Während in Paris die zweite Welle der Massenverhaftungen begonnen hatte, fertigte Carltheo Zeitschel mehrere Aufzeichnungen für Abetz an und korrespondierte mit Dannecker und dem Vertreter des „Einsatzstabs Rosenberg“ in Paris, Kurt von Behr, die wie er beide bei der Razzia zugegen gewesen waren. Zunächst bemühte er sich am 21. August um eine Unterstützung der Versuche Danneckers, durch direkte Anweisungen an die französische Polizei die Exekutivbefugnisse des Judenreferats auszuweiten.

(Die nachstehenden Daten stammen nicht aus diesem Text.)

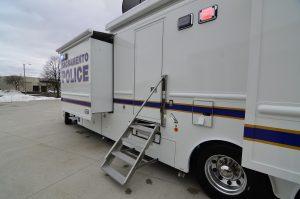 Sacramento PD Mobile Command Center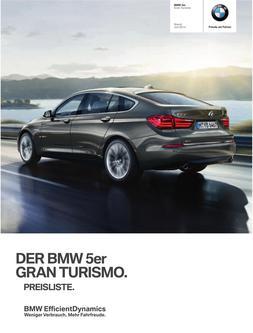 BMW 5er Gran Turismo Preisliste 2014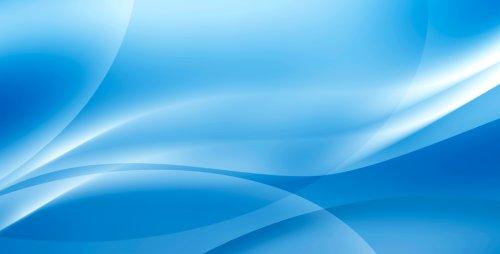 Ảnh sóng màu xanh trừu tượng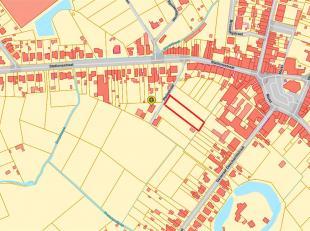 Terrain à vendre                     à 2860 Sint-Katelijne-Waver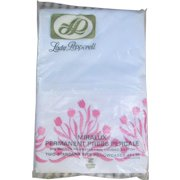 Sealed Vintage Lady Pepperell Miralux Permanent Press Percale Pillowcases.  Two Standard Size Pillow Cases.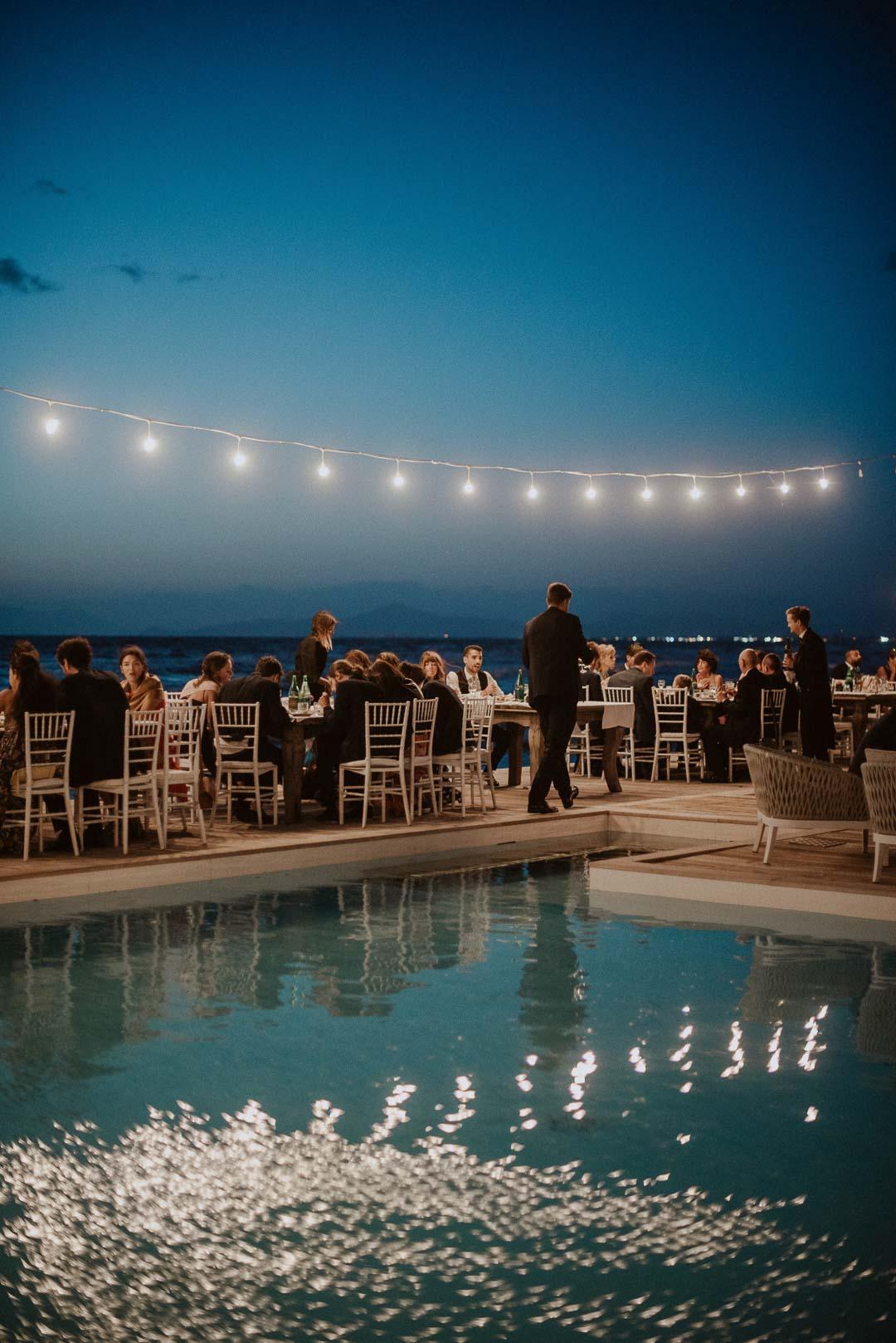 wedding-photographer-destination-fineart-bespoke-reportage-napoli-nabilah-vivianeizzo-spazio46-148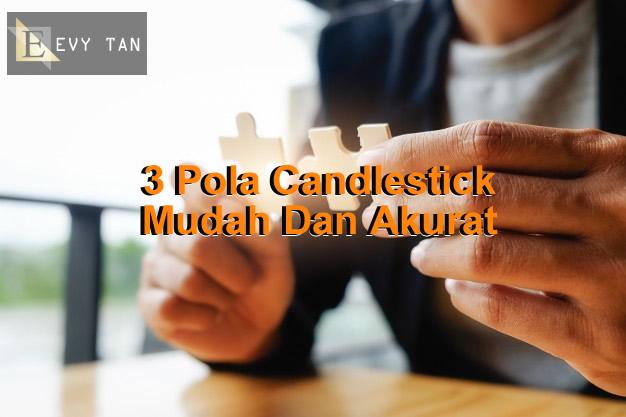 3 Pola Candlestick Mudah Dan Akurat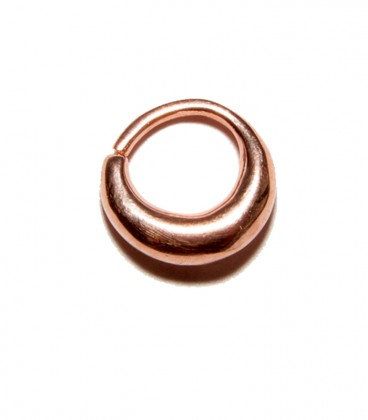 Septum 24 1,2mm plain silver Rose gold plated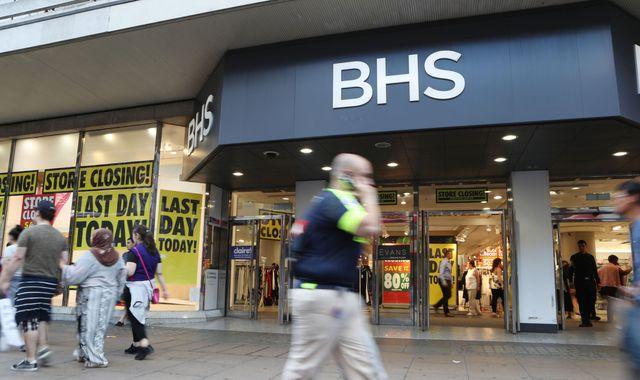 BHS liquidation proceedings begin, ending 88 year history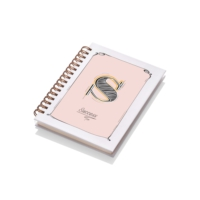 The Mia Notes Defter - S
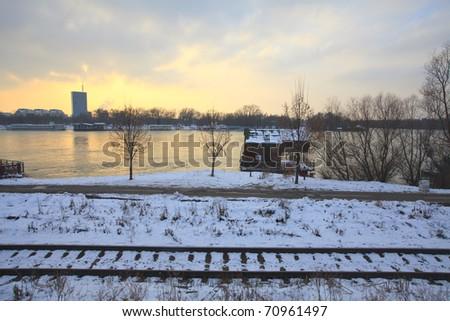 Frozen Belgrade - stock photo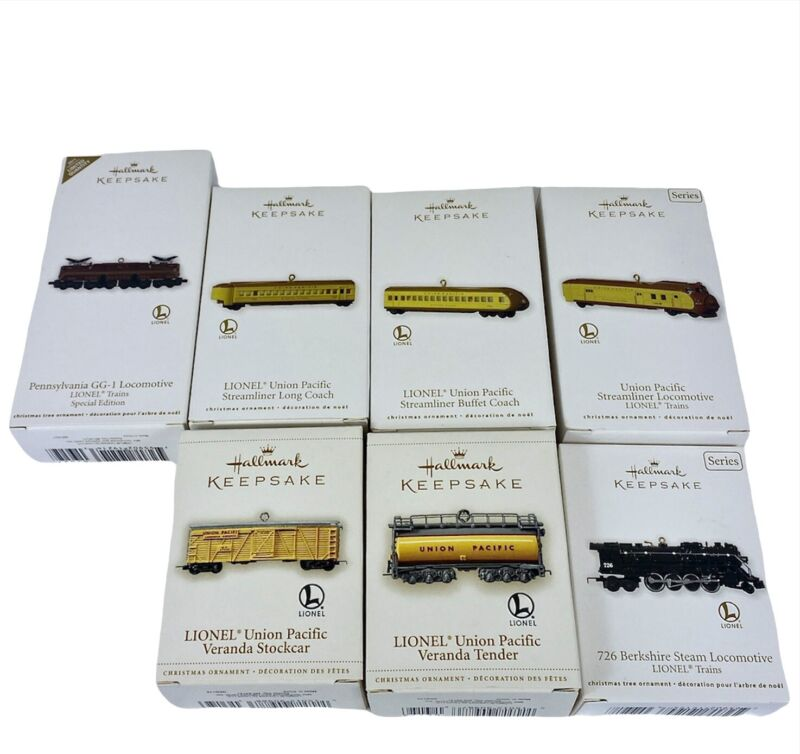 Hallmark Keepsake Collectible Ornaments Lot of 7 Different Lionel Train Replicas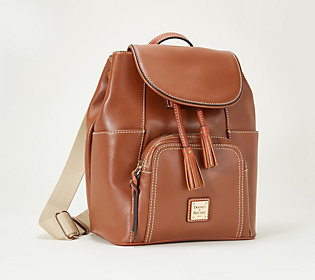 Dooney & Bourke Smooth Leather Large Backpack-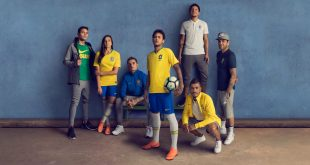 Nike says Yellow to Brazil's vibrant new collection!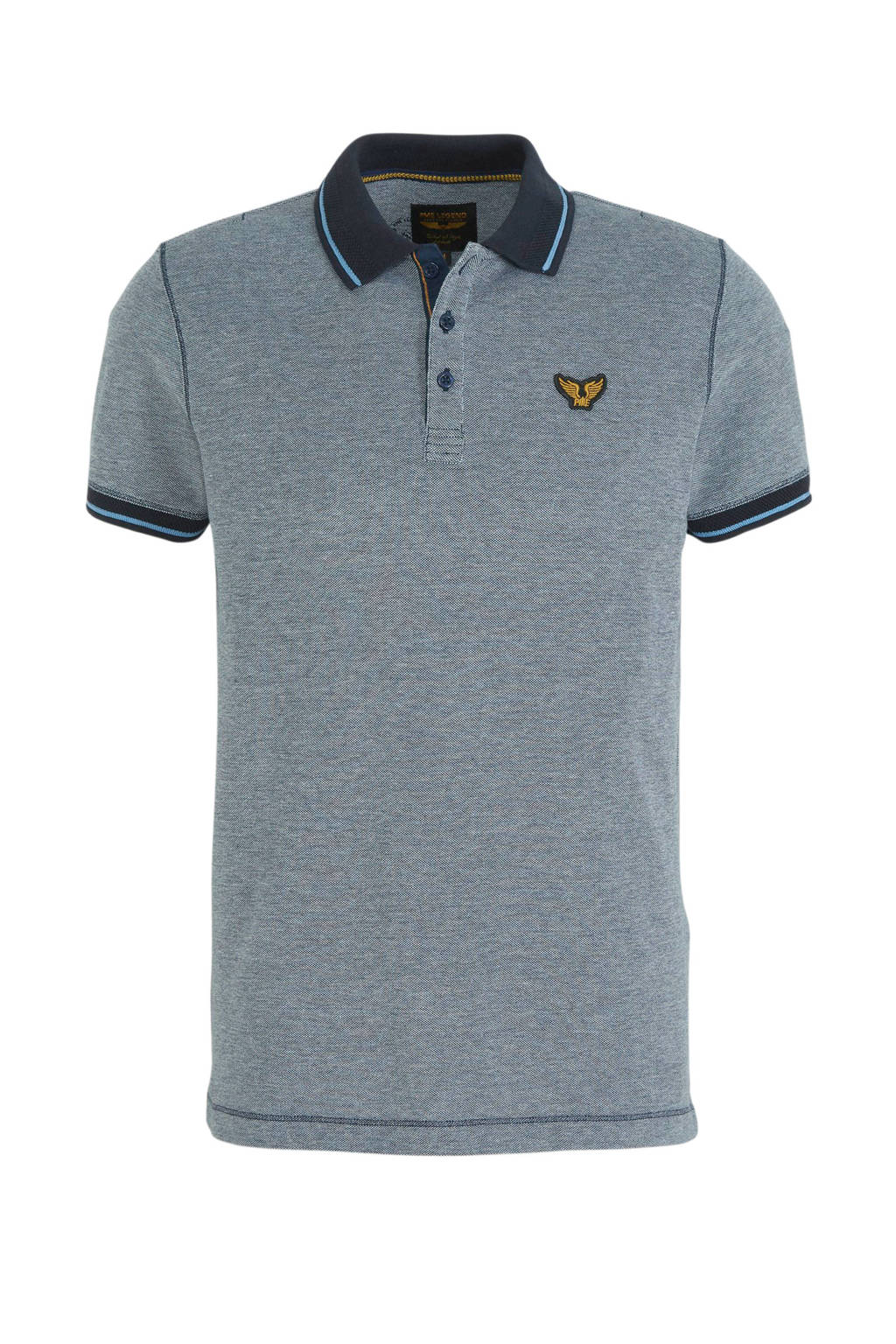 PME Legend slim fit polo grijs, Grijs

Er bat Abetz, über Ribbentrop beim Führer durchsetzen zu lassen, daß der SD künftig die „volle und uneingeschränkte Vollzugsgewalt“ zur Verhaftung von Juden eingeräumt bekomme, um die Internierungen weiter vorantreiben zu können.53 Am 22. August schlug er Dannecker vor, die Häftlinge in Drancy zur Denunziation von polizeilich nicht gemeldeten Juden aufzufordern und sie gegebenenfalls vorübergehend freizulassen: sie könnten „noch eine zeitlang rumlaufen [...], bis sie dann bei der endgültigen Lösung des Judenproblems sowieso mit allen anderen zusammen aus Frankreich verschoben werden“.54 Damit wurde an eine Perspektive angeknüpft, die sich bereits in Danneckers Projekt zur Einrichtung eines „Zentralen Judenamts“ vom Anfang des Jahres und in Bests Andeutungen gegenüber Vallat vom April 1941 gefunden hatte, die aber nun realistisch geworden war und Konturen annahm: die Möglichkeit, im Vorgriff auf eine baldige und definitive Entscheidung über die Zukunft der europäischen Juden eine neue Etappe der Verfolgung in Frankreich einzuleiten.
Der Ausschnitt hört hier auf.